Cette pratique fait craindre la propagation de maladies graves comme la salmonelle ou l’E. coli, et une concentration plus élevée de métaux lourds dans les sols et les cultures. Cela représente un danger direct pour la santé publique et compromet les exportations agricoles du pays, vitales dans un contexte de pénurie de devises.
Des efforts officiels limités, des réformes sans cesse repoussées
Le ministère libanais de l’Agriculture a lancé un plan d’urgence qui prévoit :
- Le soutien à l’irrigation goutte-à-goutte, qui permet de réduire les pertes en eau de 40 à 50 % ;
- Des campagnes de sensibilisation à la gestion de l’eau et au recyclage des eaux grises ;
- L’encouragement à cultiver des plantes résistantes à la sécheresse comme l’olivier, le thym ou le figuier de Barbarie.
Mais malgré l’importance de ces mesures, elles restent en deçà de l’ampleur du péril. L’absence d’une infrastructure nationale dédiée à la collecte des eaux pluviales ou à la construction de réservoirs stratégiques rend le Liban extrêmement vulnérable aux chocs climatiques futurs.

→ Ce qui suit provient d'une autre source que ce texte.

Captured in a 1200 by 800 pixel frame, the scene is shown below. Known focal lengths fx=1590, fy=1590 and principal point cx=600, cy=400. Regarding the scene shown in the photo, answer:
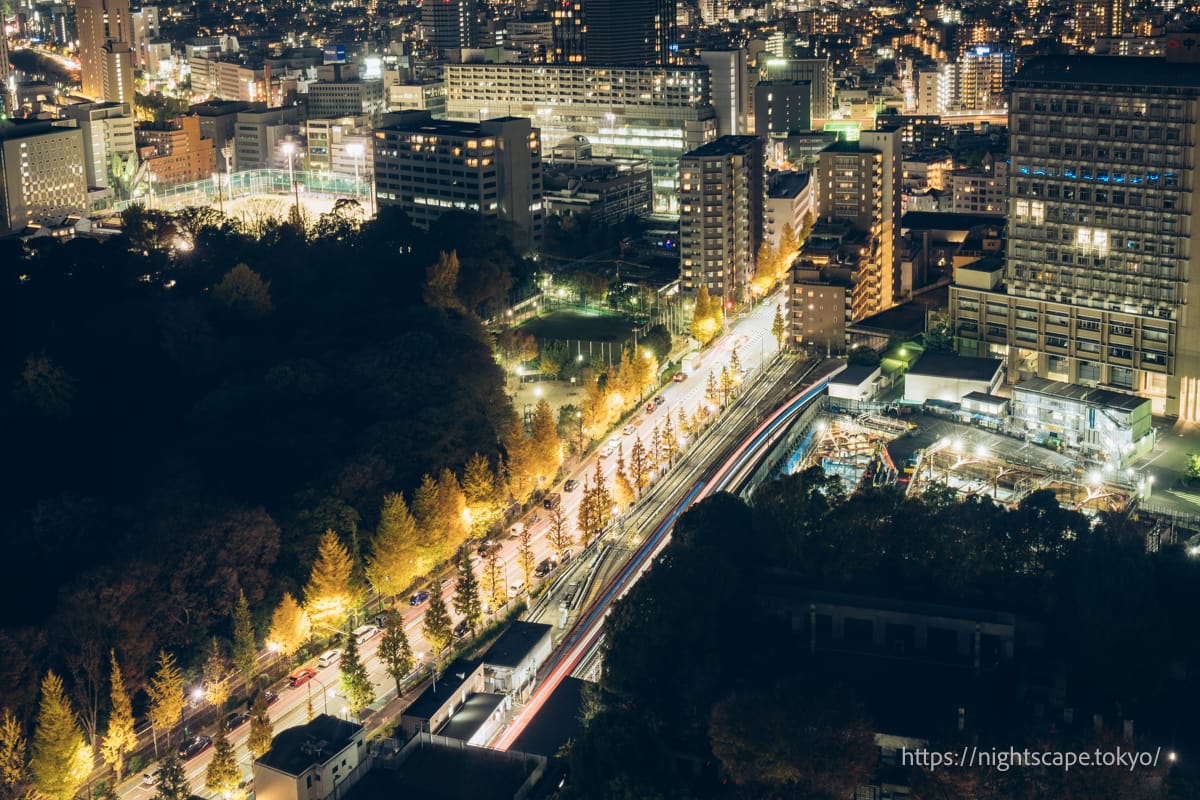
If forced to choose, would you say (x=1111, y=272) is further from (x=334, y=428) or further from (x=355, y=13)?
(x=355, y=13)

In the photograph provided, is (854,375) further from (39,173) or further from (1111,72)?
(39,173)

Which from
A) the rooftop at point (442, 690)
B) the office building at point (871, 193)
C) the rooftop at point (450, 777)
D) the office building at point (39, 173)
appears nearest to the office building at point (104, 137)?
the office building at point (39, 173)

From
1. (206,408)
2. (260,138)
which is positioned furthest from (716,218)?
(260,138)

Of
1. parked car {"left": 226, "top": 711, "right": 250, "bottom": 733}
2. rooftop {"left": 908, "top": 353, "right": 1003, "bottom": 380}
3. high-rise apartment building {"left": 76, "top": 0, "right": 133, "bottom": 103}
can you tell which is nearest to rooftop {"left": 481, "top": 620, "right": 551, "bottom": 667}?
parked car {"left": 226, "top": 711, "right": 250, "bottom": 733}

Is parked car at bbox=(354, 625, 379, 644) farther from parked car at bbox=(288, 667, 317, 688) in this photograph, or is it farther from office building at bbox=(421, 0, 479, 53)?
office building at bbox=(421, 0, 479, 53)

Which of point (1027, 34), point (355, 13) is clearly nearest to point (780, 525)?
point (1027, 34)

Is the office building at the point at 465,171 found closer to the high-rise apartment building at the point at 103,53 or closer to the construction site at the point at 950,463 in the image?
the construction site at the point at 950,463
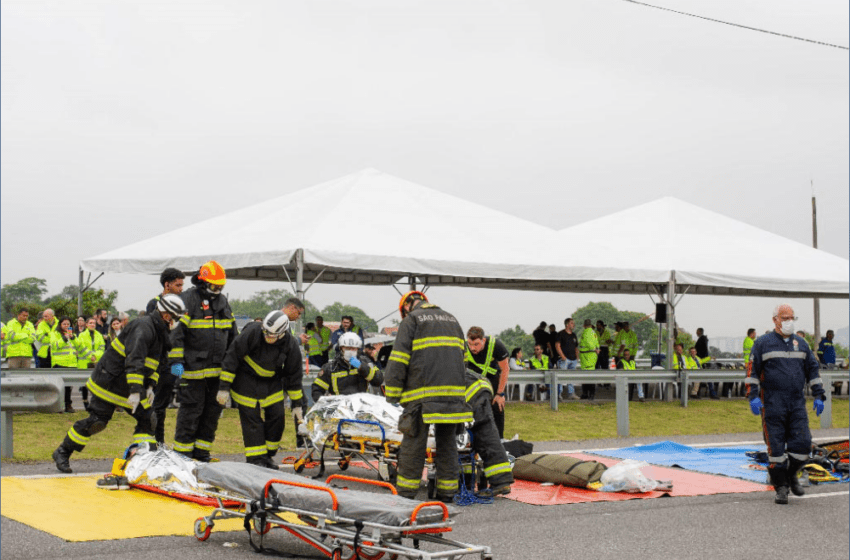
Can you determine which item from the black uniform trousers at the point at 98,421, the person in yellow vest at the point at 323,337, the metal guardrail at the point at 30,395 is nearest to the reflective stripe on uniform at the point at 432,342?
the black uniform trousers at the point at 98,421

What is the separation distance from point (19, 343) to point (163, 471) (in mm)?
11050

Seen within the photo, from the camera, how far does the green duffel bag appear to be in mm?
10484

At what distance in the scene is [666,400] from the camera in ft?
74.5

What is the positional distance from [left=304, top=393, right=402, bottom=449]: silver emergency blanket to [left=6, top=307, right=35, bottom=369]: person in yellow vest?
402 inches

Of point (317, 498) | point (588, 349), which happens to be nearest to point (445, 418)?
point (317, 498)

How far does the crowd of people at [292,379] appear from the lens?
9.02m

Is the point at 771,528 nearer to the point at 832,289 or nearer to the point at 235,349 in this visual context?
the point at 235,349

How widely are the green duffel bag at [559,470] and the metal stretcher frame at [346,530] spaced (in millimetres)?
3593

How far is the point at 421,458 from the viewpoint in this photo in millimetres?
8875

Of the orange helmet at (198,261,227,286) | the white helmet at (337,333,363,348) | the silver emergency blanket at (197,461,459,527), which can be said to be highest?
the orange helmet at (198,261,227,286)

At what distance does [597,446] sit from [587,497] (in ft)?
14.8

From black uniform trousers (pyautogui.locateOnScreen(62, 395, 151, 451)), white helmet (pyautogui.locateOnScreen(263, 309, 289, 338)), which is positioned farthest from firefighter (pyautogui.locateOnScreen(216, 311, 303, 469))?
black uniform trousers (pyautogui.locateOnScreen(62, 395, 151, 451))

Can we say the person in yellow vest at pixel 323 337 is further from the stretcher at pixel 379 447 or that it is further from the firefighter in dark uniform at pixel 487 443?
the firefighter in dark uniform at pixel 487 443

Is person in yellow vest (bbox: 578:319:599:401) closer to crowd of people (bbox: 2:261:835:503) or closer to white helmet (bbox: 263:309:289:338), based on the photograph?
crowd of people (bbox: 2:261:835:503)
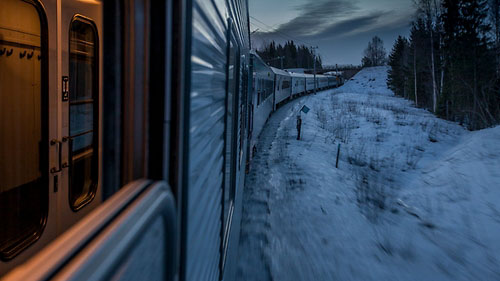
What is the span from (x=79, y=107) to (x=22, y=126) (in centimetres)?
51

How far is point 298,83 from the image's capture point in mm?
A: 31516

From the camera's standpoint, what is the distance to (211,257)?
72.5 inches

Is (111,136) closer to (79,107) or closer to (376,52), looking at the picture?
(79,107)

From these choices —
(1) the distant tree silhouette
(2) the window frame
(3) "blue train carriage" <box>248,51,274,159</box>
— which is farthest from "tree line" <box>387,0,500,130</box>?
(1) the distant tree silhouette

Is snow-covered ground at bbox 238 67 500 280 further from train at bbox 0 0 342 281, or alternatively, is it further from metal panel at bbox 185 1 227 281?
metal panel at bbox 185 1 227 281

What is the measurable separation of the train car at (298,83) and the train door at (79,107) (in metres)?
25.0

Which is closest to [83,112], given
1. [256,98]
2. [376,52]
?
[256,98]

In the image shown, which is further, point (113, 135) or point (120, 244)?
point (113, 135)

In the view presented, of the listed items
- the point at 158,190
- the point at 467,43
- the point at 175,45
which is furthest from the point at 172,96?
the point at 467,43

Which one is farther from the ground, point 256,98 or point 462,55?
point 462,55

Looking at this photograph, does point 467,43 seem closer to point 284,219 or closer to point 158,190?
point 284,219

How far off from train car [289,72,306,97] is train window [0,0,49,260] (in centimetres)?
2543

Un rapport de la Banque mondiale indique que le secteur agricole consomme près de 70 % des ressources en eau du pays, sans réelle régulation. Pire encore, plus de 35 % de l’eau est perdue chaque année à cause des fuites et de l’irrigation anarchique.
Est-il encore temps ?
La crise de l’eau place le Liban devant un choix crucial :
- Soit lancer un plan national global pour gérer les ressources hydriques et agricoles, intégrant l’agriculture climato-intelligente, l’investissement dans la collecte des eaux pluviales et une législation stricte pour encadrer l’usage de l’eau ;
- Soit persister dans les solutions de fortune, ce qui entraînerait l’effondrement progressif du secteur agricole, une flambée des prix pouvant atteindre 80 % sur certains produits de base, une montée du chômage rural, et un accroissement des déplacements internes.
L’agriculture, une question de survie nationale
La crise de l’eau n’est pas une affaire sectorielle touchant les seuls agriculteurs : c’est une urgence nationale qui concerne chaque citoyen libanais. Eau, nourriture et santé publique sont intimement liés, et l’inaction face à cette crise aura un coût économique et social très lourd.
Il n’est pas encore trop tard, mais la fenêtre de temps se referme. Soit des mesures radicales sont prises aujourd’hui, soit le Liban sera demain incapable de nourrir sa population et d’irriguer ses terres.
L’agriculture n’est pas un luxe, mais un pilier stratégique, économique et social. Tout investissement en ce domaine est un investissement dans la survie du pays.